Requirement: Please render the lines below as a numbered list, leaving out any blank lines. Begin at the line that has "From closest all the way to farthest, how are" and stop after the line that has "< dark slate".

Records drawn from a dataset:
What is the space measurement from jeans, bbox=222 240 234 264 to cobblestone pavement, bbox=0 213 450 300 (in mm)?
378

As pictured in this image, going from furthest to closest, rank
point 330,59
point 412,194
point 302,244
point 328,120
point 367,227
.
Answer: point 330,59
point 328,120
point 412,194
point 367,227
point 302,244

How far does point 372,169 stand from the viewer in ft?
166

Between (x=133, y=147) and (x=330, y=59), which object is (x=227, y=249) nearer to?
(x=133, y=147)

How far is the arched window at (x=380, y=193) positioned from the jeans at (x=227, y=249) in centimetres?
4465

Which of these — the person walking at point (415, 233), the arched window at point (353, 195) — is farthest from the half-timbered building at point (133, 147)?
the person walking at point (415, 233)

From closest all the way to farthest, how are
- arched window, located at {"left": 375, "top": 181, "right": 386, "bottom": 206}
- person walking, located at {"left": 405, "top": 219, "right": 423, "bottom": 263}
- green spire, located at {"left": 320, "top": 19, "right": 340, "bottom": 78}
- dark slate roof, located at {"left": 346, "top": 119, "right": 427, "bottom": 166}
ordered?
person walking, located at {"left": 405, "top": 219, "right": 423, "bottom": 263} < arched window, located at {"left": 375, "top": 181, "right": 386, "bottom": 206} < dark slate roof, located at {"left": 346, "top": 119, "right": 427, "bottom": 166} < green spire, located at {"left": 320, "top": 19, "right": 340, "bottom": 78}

* * *

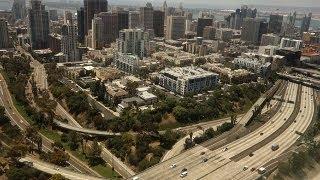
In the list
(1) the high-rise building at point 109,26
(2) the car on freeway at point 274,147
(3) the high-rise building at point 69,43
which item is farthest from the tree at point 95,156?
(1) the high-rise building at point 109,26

Correct result:
1. From closest all the way to farthest, how are
2. - arched window, located at {"left": 375, "top": 181, "right": 386, "bottom": 206}
3. - person walking, located at {"left": 405, "top": 219, "right": 423, "bottom": 263}
4. - green spire, located at {"left": 320, "top": 19, "right": 340, "bottom": 78}
5. - dark slate roof, located at {"left": 346, "top": 119, "right": 427, "bottom": 166}
6. ordered?
7. person walking, located at {"left": 405, "top": 219, "right": 423, "bottom": 263} < arched window, located at {"left": 375, "top": 181, "right": 386, "bottom": 206} < dark slate roof, located at {"left": 346, "top": 119, "right": 427, "bottom": 166} < green spire, located at {"left": 320, "top": 19, "right": 340, "bottom": 78}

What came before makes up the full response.